-- Start DATA ROWS --

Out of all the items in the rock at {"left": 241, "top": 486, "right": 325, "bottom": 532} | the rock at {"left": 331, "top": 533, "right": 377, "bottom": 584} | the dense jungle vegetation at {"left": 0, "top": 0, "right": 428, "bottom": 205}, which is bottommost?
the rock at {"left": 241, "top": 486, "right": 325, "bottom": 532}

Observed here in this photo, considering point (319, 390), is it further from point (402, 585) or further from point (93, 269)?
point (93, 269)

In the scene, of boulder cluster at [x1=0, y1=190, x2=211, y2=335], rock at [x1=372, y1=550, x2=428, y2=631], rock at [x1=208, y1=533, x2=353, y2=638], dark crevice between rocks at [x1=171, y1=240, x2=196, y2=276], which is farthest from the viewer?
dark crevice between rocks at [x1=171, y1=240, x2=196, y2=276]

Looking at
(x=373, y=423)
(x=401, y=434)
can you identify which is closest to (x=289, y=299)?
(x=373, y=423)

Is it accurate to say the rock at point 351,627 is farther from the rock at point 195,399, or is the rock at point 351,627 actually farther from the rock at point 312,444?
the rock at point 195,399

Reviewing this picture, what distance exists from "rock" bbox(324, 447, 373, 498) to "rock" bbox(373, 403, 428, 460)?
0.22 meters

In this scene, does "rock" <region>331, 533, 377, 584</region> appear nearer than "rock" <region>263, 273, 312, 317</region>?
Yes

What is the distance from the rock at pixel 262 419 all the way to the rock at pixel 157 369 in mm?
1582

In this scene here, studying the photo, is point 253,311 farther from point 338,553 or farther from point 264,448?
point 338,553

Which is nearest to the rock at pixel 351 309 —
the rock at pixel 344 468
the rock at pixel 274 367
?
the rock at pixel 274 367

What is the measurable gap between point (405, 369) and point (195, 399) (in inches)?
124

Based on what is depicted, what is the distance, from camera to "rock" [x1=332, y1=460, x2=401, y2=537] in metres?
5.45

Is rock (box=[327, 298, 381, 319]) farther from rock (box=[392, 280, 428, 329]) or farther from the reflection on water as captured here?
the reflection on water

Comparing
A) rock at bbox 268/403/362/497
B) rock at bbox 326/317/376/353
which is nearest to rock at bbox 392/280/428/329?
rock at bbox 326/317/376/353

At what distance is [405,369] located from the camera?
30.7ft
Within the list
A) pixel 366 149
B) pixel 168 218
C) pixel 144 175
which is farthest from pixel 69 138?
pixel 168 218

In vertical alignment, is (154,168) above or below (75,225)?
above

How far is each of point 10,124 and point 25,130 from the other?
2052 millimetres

-- End DATA ROWS --

_WORK REQUIRED_: Exactly reproduce every line of the data above.

_TASK RESULT_:
Out of all the items in the rock at {"left": 241, "top": 486, "right": 325, "bottom": 532} | the rock at {"left": 331, "top": 533, "right": 377, "bottom": 584} | the dense jungle vegetation at {"left": 0, "top": 0, "right": 428, "bottom": 205}, which is bottommost?
the rock at {"left": 241, "top": 486, "right": 325, "bottom": 532}

Observed here in this photo, considering point (319, 390), is it further from point (402, 585) or further from point (93, 269)?
point (93, 269)

In the scene, of boulder cluster at [x1=0, y1=190, x2=211, y2=335], rock at [x1=372, y1=550, x2=428, y2=631], rock at [x1=208, y1=533, x2=353, y2=638], dark crevice between rocks at [x1=171, y1=240, x2=196, y2=276], which is farthest from the viewer?
dark crevice between rocks at [x1=171, y1=240, x2=196, y2=276]

Looking at
(x=373, y=423)
(x=401, y=434)
can you identify which is closest to (x=289, y=299)?
(x=373, y=423)

Is it accurate to say the rock at point 351,627 is farther from the rock at point 195,399, or is the rock at point 351,627 actually farther from the rock at point 312,444?
the rock at point 195,399

Reviewing this picture, what distance exists from "rock" bbox(324, 447, 373, 498) to "rock" bbox(373, 403, 428, 460)?
0.22 meters

In this scene, does "rock" <region>331, 533, 377, 584</region> appear nearer than "rock" <region>263, 273, 312, 317</region>?
Yes

What is the distance from the rock at pixel 262 419 all the way to the rock at pixel 157 369 in mm?
1582

In this scene here, studying the photo, is point 253,311 farther from point 338,553 or farther from point 264,448?
point 338,553

Which is nearest to the rock at pixel 351 309 —
the rock at pixel 344 468
the rock at pixel 274 367
?
the rock at pixel 274 367

What is the measurable gap between point (405, 369) and point (195, 399) (in inches)?
124

Based on what is depicted, what is the distance, from camera to "rock" [x1=332, y1=460, x2=401, y2=537] in metres?
5.45

Is rock (box=[327, 298, 381, 319]) farther from rock (box=[392, 280, 428, 329]) or farther from the reflection on water as captured here?
the reflection on water

Comparing
A) rock at bbox 268/403/362/497
B) rock at bbox 326/317/376/353
which is nearest to rock at bbox 392/280/428/329?
rock at bbox 326/317/376/353

At what distance is [405,369] located from the camera?
30.7ft
Within the list
A) pixel 366 149
B) pixel 168 218
C) pixel 144 175
which is farthest from pixel 69 138?
pixel 168 218

In vertical alignment, is (154,168) above or below (75,225)?
above

How far is each of point 10,124 and point 25,130 from the other?
2052 millimetres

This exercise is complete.